With importing, New Zealands main imports are manufactured goods and transportation, while
Chinas is Mineral Products and subcomponents needed for manufacturing. This difference shows
what the government in these two countries has chosen to produce and import.

HOW DOES THE GOVERNMENT INTERFERE IN THE ECONOMY?


In china, the government heavily interferes with financial decisions in Chinese companies. This
characterizes it as a command economy. However, many Chinese citizens see China as a mixed
economy mostly leaning towards a free market economy due to reforms established in 1978,
although The World Bank classifies it as mostly Command Market. The New Zealand
government allow free trade and does not interfere in the same way as the Chinese do.

WEALTH DISTRIBUTION
In China the Gini coefficient is at 0.49 whereas in New Zealand it is at 0.33. China is classified as
with severe income inequality as it has a Gini coefficient over 0.40. New Zealand however, has a
much lower Gini coefficient which is preferable as high inequality slows economic growth, since
the poorer people do not have as much money to invest when most of the money is distributed to
a limited amount of people in the highest 10%.

CONCLUSION
Chinas economy is better at producing and exporting goods.
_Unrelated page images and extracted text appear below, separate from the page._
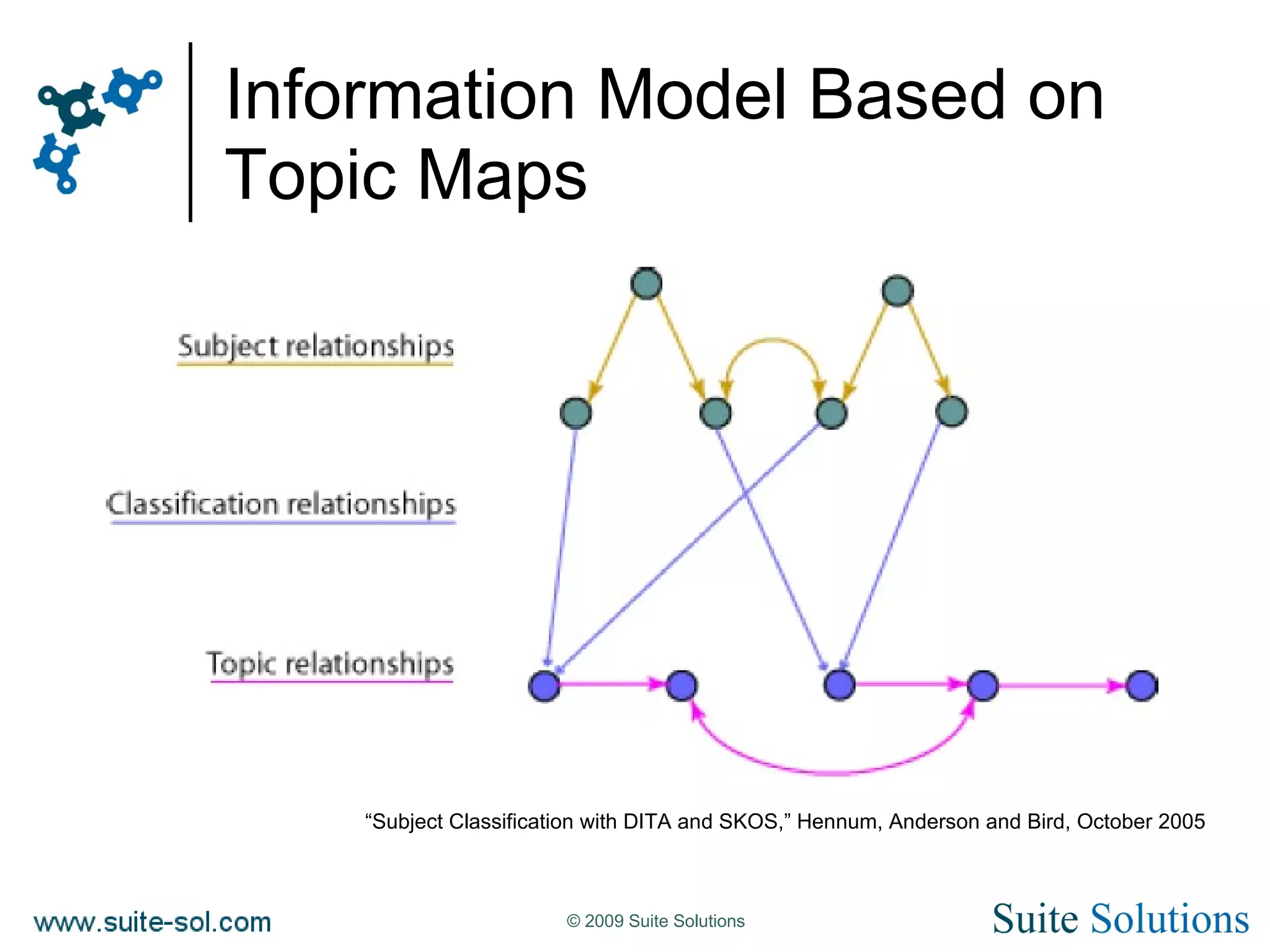 Information Model Based on Topic Maps

Subject relationships

Classification relationships

Topic relationships

“Subject Classification with DITA and SKOS,” Hennum, Anderson and Bird, October 2005

www.suite-sol.com

© 2009 Suite Solutions

Suite Solutions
It has a higher GDP and GDP
growth rate. However, New Zealand has a higher GDP per capita and its economy has much less
income inequality. The New Zealand government also provides basic needs free for all citizens
such as public education and education. The two countries are in different stages of economic
development. China remains a developing country with potential for accelerated economic
growth, which will slow as it matures. New Zealand is already a developed country with a lower
growth rate than China. We think that the New Zealand Governments economic model works
better than the Chinese governments does.